▸ What is needed
Turn the lines of the records below into a JSON list of strings, one string per line and no blank lines, starting with the line that contains "As seen in the snapshot, among" and going on through the last line of the records.

▸ Records of spatial reasoning questions
........

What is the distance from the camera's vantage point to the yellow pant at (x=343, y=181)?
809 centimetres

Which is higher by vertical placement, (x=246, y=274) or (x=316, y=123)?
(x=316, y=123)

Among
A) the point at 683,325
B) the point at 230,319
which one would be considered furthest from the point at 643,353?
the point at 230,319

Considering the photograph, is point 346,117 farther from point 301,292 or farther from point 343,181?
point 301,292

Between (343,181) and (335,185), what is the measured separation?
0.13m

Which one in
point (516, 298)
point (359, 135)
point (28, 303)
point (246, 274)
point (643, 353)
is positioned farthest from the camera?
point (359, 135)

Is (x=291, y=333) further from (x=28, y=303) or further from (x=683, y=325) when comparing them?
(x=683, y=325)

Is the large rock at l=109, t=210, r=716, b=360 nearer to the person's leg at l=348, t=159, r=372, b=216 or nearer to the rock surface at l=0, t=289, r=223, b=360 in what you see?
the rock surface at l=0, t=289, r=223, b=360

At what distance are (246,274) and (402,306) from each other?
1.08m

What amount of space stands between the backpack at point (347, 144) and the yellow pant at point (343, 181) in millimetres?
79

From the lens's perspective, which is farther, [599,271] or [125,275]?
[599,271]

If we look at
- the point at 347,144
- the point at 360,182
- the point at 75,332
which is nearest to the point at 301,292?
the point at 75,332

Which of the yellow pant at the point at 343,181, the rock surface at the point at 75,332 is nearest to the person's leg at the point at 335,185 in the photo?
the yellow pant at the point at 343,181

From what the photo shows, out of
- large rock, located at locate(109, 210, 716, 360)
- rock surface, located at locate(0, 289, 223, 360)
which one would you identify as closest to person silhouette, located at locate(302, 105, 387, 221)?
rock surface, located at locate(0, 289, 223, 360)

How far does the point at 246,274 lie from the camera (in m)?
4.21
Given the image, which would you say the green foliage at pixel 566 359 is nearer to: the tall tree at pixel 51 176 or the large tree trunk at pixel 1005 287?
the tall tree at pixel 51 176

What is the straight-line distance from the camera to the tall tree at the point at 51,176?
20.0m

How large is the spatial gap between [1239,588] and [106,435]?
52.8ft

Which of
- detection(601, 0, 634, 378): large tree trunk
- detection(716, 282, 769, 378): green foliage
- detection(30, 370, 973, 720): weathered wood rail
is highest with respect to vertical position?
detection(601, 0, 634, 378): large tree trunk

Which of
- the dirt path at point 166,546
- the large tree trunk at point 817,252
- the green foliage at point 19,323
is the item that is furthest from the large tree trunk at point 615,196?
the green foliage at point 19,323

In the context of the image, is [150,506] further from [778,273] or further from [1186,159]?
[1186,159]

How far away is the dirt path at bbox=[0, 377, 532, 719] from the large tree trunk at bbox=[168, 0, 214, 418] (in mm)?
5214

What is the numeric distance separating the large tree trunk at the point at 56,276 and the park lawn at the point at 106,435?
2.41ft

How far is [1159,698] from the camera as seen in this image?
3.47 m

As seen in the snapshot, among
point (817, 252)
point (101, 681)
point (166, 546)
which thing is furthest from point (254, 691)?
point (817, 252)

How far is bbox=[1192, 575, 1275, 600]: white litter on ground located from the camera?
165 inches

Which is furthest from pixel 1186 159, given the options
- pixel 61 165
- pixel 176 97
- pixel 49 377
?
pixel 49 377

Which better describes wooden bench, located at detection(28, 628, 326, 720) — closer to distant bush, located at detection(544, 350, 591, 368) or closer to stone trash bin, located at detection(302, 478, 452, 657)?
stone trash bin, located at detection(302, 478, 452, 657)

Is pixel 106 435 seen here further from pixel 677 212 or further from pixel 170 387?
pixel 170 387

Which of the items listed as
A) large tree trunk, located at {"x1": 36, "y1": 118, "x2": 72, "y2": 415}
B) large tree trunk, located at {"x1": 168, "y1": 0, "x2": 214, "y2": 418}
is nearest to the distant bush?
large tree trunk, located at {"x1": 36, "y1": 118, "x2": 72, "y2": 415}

........

▸ Task result
[
  "As seen in the snapshot, among",
  "point (817, 252)",
  "point (101, 681)",
  "point (166, 546)",
  "which thing is furthest from point (254, 691)?",
  "point (817, 252)",
  "How far is bbox=[1192, 575, 1275, 600]: white litter on ground located from the camera?",
  "165 inches",
  "Which is furthest from pixel 1186 159, given the options",
  "- pixel 61 165",
  "- pixel 176 97",
  "- pixel 49 377",
  "?",
  "pixel 49 377",
  "Which better describes wooden bench, located at detection(28, 628, 326, 720) — closer to distant bush, located at detection(544, 350, 591, 368) or closer to stone trash bin, located at detection(302, 478, 452, 657)?",
  "stone trash bin, located at detection(302, 478, 452, 657)",
  "Is pixel 106 435 seen here further from pixel 677 212 or further from pixel 170 387?",
  "pixel 170 387",
  "Which of the items listed as",
  "A) large tree trunk, located at {\"x1\": 36, \"y1\": 118, \"x2\": 72, \"y2\": 415}",
  "B) large tree trunk, located at {\"x1\": 168, \"y1\": 0, \"x2\": 214, \"y2\": 418}",
  "is nearest to the distant bush?",
  "large tree trunk, located at {\"x1\": 36, \"y1\": 118, \"x2\": 72, \"y2\": 415}"
]